Problem details: Repeat the records below exactly as they appear, leaving out any pictures.

(Exercise material begins)

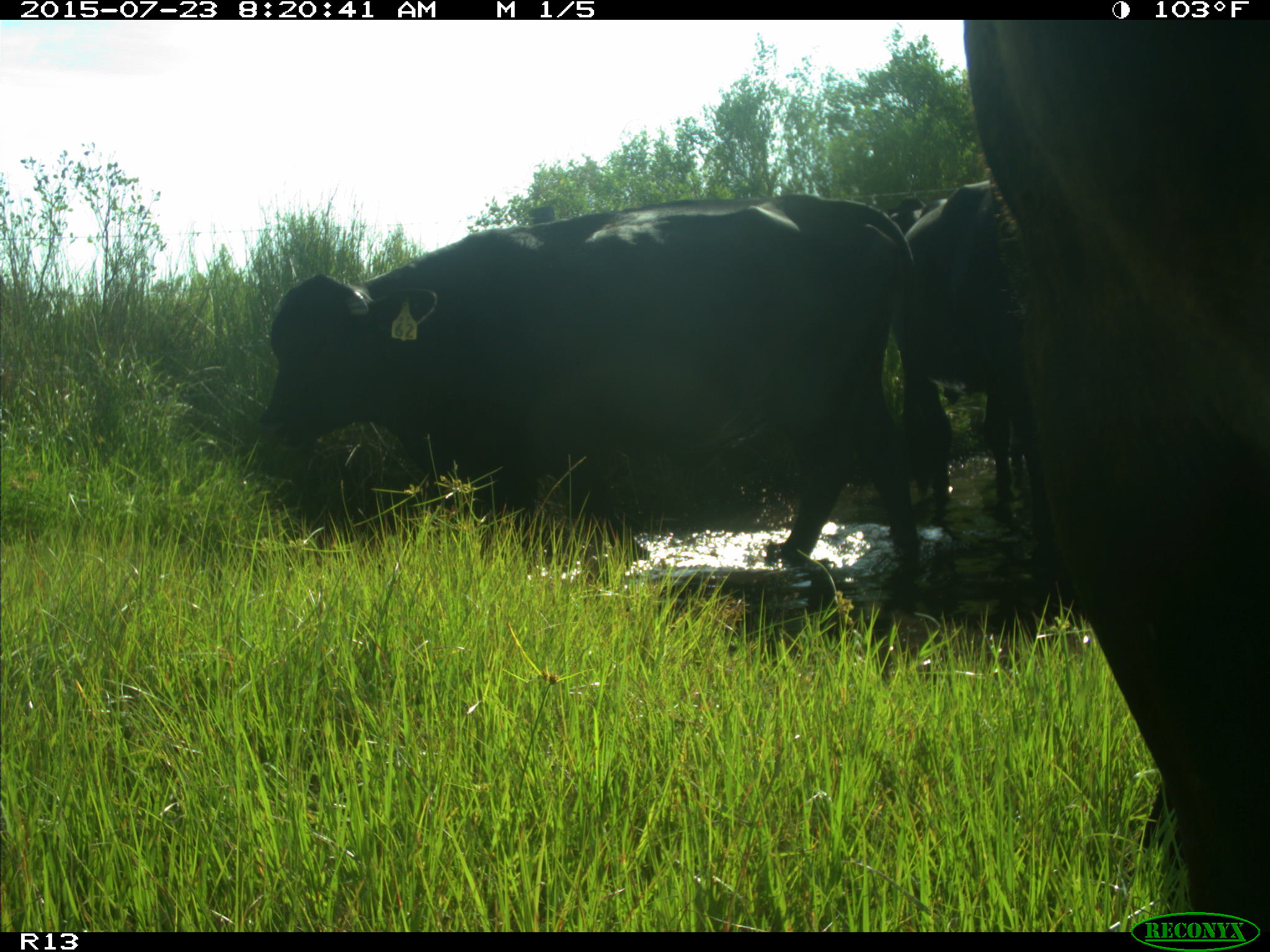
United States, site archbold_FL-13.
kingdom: Animalia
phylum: Chordata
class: Mammalia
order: Artiodactyla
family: Bovidae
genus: Bos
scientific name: Bos taurus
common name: domestic cow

(Exercise material ends)

Result of the exercise:
United States, site archbold_FL-13.
kingdom: Animalia
phylum: Chordata
class: Mammalia
order: Artiodactyla
family: Bovidae
genus: Bos
scientific name: Bos taurus
common name: domestic cow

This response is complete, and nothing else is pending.